It is no surprise then that we are bombarded in our culture with literally hundreds of ways to remove mouth plaque (bacteria) and have white teeth and fresh breath. How can you decide which is best to use when there are often several aisles of mouth care devices in our stores?
First, it is always best to get an exam from a dentist. Combine this with a plan from your dental hygienist for mouth care that fits your own needs and lifestyle. If you have advanced gum disease, a disability or you are medically restricted in some way, your dentist may refer you to a specialist dentist and dental hygienist team in a periodontal office or hospital.
Many of the tools for mouth care are designed to remove dental plaque from the teeth, the roots of the teeth and the tongue. Others are directed toward cleaning partial or complete dentures, fixed or removable bridges, and implants.
Dental plaque is composed of colonies of bacteria whose pollution products can cause dental disease. The results are tooth or root decay, pain, gum bleeding (gingivitis), tooth support loss (periodontal disease) or bad breath (halitosis). Bleeding gums may be an indication of where there is plaque. In some serious cases, mouth bacteria may enter the blood stream and cause infection in other parts of the body.
Removing bacteria from the teeth and gum line area may be easy for people who are healthy, have good eyesight and co-ordination, evenly placed teeth, few fillings and no missing teeth. For others, cleaning the mouth, teeth and gums is more difficult so special tools have been designed.

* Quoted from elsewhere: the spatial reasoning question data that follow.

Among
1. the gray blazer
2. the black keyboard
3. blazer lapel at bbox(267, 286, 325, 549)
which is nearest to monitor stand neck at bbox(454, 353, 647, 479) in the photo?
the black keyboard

Harmless red food dyes in tablets or solutions (disclosing agents) help you to see plaque.
Toothbrushes of all shapes, sizes, angles and stiffness are available to fit different mouths. Toothbrushes easily remove the soft, loose plaque that may cause gingivitis as it sits around the visible gum collar of the teeth. The brush may be neatly slipped under the gum line area a few millimetres to dislodge these bacteria.
Brushes are also designed to remove the stickier plaque that could cause tooth decay. These bacteria are glued onto the crown (the visible white part) of the tooth. Toothbrushes are great for taking coatings and bacteria that cause bad breath off the tongue. You can also buy tongue scrapers for this.
Most dental professionals and agencies agree that it is best to choose soft, nylon toothbrushes with rounded tips on the bristles (Fig. 1). Bristles that are too firm or uneven can cause the gum line to recede or the roots at the neck of the tooth to wear down or become sensitive.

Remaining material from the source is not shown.